In 2026, software projects for small businesses span a wide range — from under $1,000 for a simple informational website with no integrations, up to $50,000 or more for a full business platform. Simple informational sites come in under $1,000; focused internal tools land between $5,000 and $15,000; most full business platforms fall between $15,000 and $50,000. Here's what drives those numbers — and how to tell which band your project falls into before you spend a dollar.

The short answer

Small-business software pricing in 2026 falls into these rough bands:

  • Under $1,000 — a simple informational website: a few pages, a contact form, basic SEO, no integrations, no user accounts or dashboards.
  • $1,000 – $5,000 — a polished marketing site with custom design, a small CMS, a blog, or a contact form that posts leads into your CRM.
  • $5,000 – $15,000 — a focused internal tool, a small client portal, a single-purpose automation, or a lightweight integration between two systems.
  • $15,000 – $50,000 — a full business platform with authentication, admin controls, a real data model, and two to five integrations.
  • $50,000+ — a multi-tenant SaaS product, a large data platform, or a custom system replacing several stitched-together tools.

These are the bands that reflect honest, senior-engineer builds in 2026. They are not agency rate cards with overhead baked in, and they are not offshore quick-builds that leave you with code you can't maintain. They're what it costs when a small team actually ships the thing and supports it afterward.

Want to see which band your project lands in? Our five-question cost calculator uses this same model — no email required.

What actually drives the cost of custom software

Nearly every quote comes down to four variables. If you understand these before you start, you'll know which band you're in before anyone writes a line of code.

1. Scope

Scope is the biggest driver. A tool that tracks one workflow for one team is fundamentally different from a platform that manages customers, billing, and reporting. Every additional screen, role, and edge case adds engineering time — and engineering time is the cost.

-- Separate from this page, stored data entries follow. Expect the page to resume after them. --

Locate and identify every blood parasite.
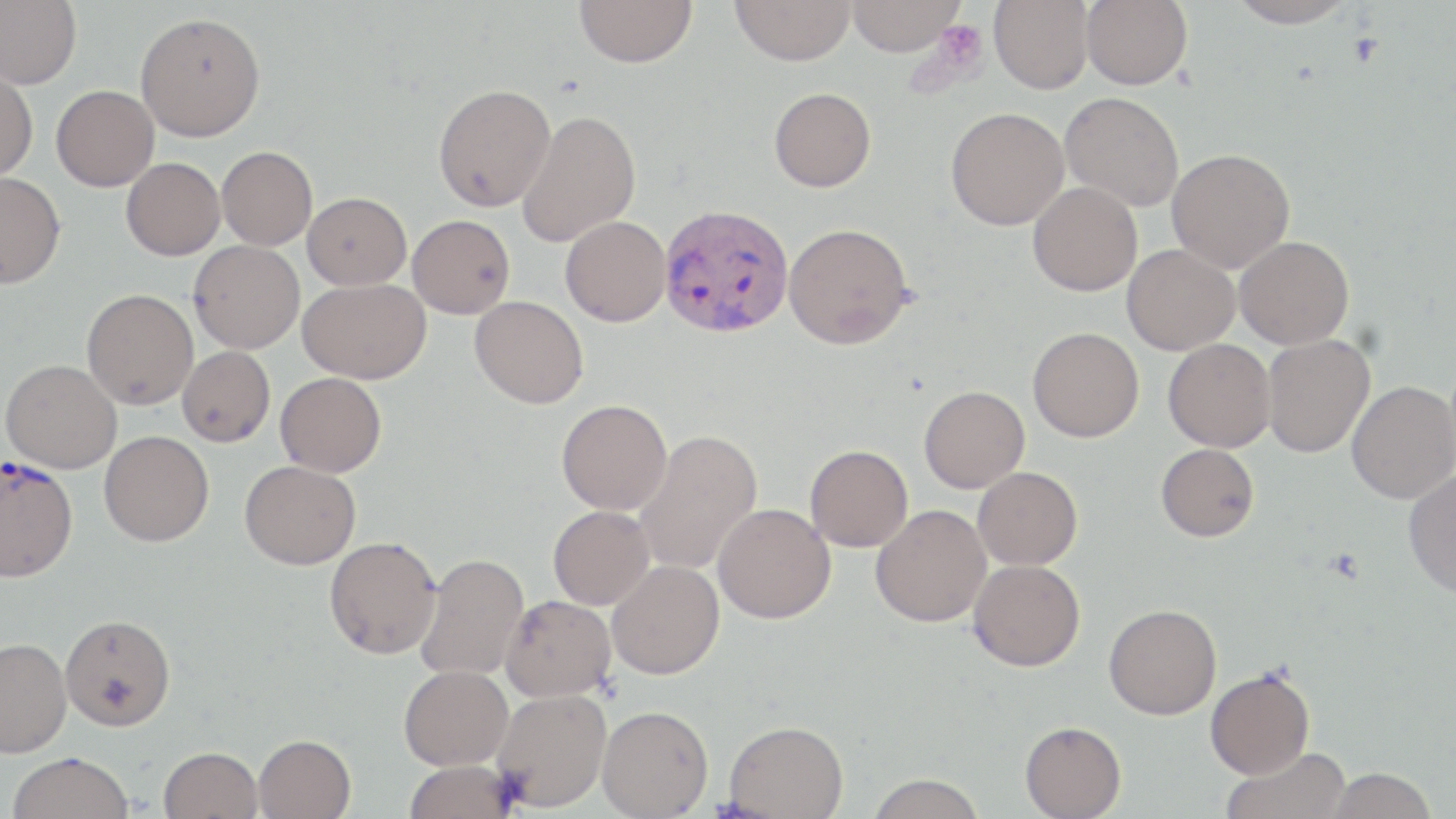

Approximate bounding boxes as [x1, y1, x2, y2] in pixels.
Plasmodium vivax-infected red blood cells: [660, 204, 793, 338], [0, 453, 78, 584].
No Plasmodium falciparum, Plasmodium ovale, Plasmodium malariae, Babesia divergens, or Trypanosoma brucei observed.

slide-level diagnosis = Plasmodium vivax
uninfected red blood cell locations = approximate bounding boxes as [x1, y1, x2, y2] in pixels: [0, 0, 81, 89], [575, 0, 697, 67], [730, 0, 856, 65], [847, 0, 965, 56], [989, 0, 1093, 94], [1081, 0, 1192, 89], [1227, 0, 1359, 28], [135, 12, 266, 142], [0, 68, 38, 181], [433, 83, 556, 211], [51, 85, 159, 191], [769, 87, 876, 192], [1059, 92, 1184, 211], [945, 107, 1069, 230], [517, 109, 641, 247], [217, 146, 318, 250], [1166, 148, 1295, 273], [121, 157, 225, 260], [0, 172, 65, 288], [1028, 182, 1142, 296], [303, 192, 411, 289], [407, 215, 515, 319], [560, 216, 671, 326], [783, 223, 912, 349], [1235, 236, 1354, 349], [189, 240, 305, 353], [1122, 244, 1239, 355], [297, 278, 430, 383], [81, 288, 198, 409], [470, 295, 588, 409], [1028, 327, 1144, 442], [1262, 334, 1374, 458], [1163, 339, 1275, 452], [177, 346, 275, 446], [1, 359, 122, 473], [275, 372, 387, 477], [1346, 381, 1456, 504], [919, 386, 1030, 493], [556, 399, 672, 515], [633, 429, 763, 576], [99, 431, 214, 546], [804, 444, 913, 552], [1155, 444, 1259, 542], [240, 460, 361, 569], [973, 467, 1082, 570], [1403, 469, 1456, 599], [712, 503, 835, 624], [871, 504, 991, 627], [548, 505, 654, 609], [324, 536, 441, 659], [416, 552, 529, 682], [968, 559, 1085, 671], [607, 560, 724, 679], [500, 595, 617, 702], [1104, 604, 1222, 719], [59, 613, 175, 730], [0, 637, 71, 757], [398, 664, 513, 770], [1205, 667, 1315, 779], [491, 688, 611, 812], [597, 705, 713, 818], [724, 720, 849, 818], [1020, 721, 1127, 819], [253, 733, 356, 819], [159, 746, 263, 819], [1222, 746, 1350, 819], [7, 752, 135, 819], [403, 758, 521, 819], [1326, 767, 1437, 818], [865, 774, 987, 818]
magnification = 1000x
preparation = thin blood film
field of view = single
image size = 1456×819 pixels
stain = May-Grünwald-Giemsa
modality = light microscopy
platelet locations = approximate bounding boxes as [x1, y1, x2, y2] in pixels: [925, 19, 989, 82]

A useful rule of thumb: if you can describe it in a paragraph and it's mostly pages and content, you're under $1K. If you can describe the tool in five sentences, you're in the $5K–$15K band. If it takes a page, you're in the $15K–$50K band. If it takes a deck, you're looking at $50K+.

2. Integrations

Integrations are where timelines and budgets quietly explode. Each external system — Stripe, QuickBooks, HubSpot, Salesforce, Shopify, a legacy ERP, an insurance API — has its own data model, its own edge cases, and its own rate limits. Connecting two systems is roughly twice the work of connecting one; connecting five is not five times the work but often eight to ten times the work, because each integration also has to agree with every other integration.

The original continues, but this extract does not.